**SET TASKS**
1 > Summarize the post on successful products in two sentences.
2 > According to the post on successful products, which car has been one of the top-selling vehicles for roughly the past 15 years?
3 > Pick up the post on successful products at the point where it stops, and write what comes next.

**TEXT PASSAGE**
◇ ◇ ◇ ◇

Archive for March, 2011

The Four Pillars of Successful Products

Product creation can be a difficult and confusing process for many entrepreneurs, however, by realizing what makes products successful, we can better ensure our own success. In this post, I’m going to share the four pillars that almost all successful products have in common.

1. Balance

Good product execution depends on balance. Getting this right can mean being number one in your niche; getting it wrong can mean failure. Balance involves making all of the aspects of your product equally good.

There’s a reason why the Honda Civic has been one of the top-selling vehicles here for the past 15 years or so. It’s because it’s so perfectly balanced in so many areas – from driving dynamics, to fuel economy, to price.

Employing Honda’s formula to success is simple: balance your efforts equally across the board. Don’t spend all of your time and money developing an incredible product without putting equal effort into writing a
good sales copy and generating traffic. Doing so ensures that almost nobody will and your product, and the few people that do will be turned-off by a mediocre sales page.

At the same time, don’t spend all your time writing a great sales copy or generating server-crushing traffic without putting the same effort into developing a killer product. Neglecting your product will result in a high rate of refunds, which is almost worse than making no sales at all.

◇ ◇ ◇ ◇

**DATA EXTRACT**
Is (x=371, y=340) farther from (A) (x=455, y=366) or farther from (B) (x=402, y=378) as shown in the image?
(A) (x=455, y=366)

◇ ◇ ◇ ◇

**RESPONSES FOR EACH TASK**
1 > The post argues that entrepreneurs can better ensure their success by understanding what makes products successful, and it presents the first of four shared pillars: balance, meaning every aspect of a product is equally good. Using the Honda Civic as an example, it advises giving the product, the sales copy and traffic equal effort, because a mediocre sales page turns people off and a neglected product leads to a high rate of refunds.

2 > The Honda Civic.

3 >
2. Functionality

Quick and shallow success can be built on flash and style, alone. However, if you’re looking to build lasting success, your product needs to be functional, first and foremost.

One of the many factors that set the original iPod apart from its competitors was its uncanny level of usability. It’s minimalistic design made it easy to know which buttons to press, right out of the box, and its straightforward
menus put apple on the map for intuitive user experiences. Finally, it’s simple design proved robust and functional for a wide variety of different customers.

If we can learn a thing or two from the iPod, it’s that functionality trumps features. What the iPod and most other Apple products lack in pure technical superiority and features, they more than make up for in end user experience.

Often, products that attempt to be a jack of all trades end up doing nothing extraordinarily well. Conversely, products made to serve a clear purpose do a single task incredibly well, and become the product of choice for a select audience.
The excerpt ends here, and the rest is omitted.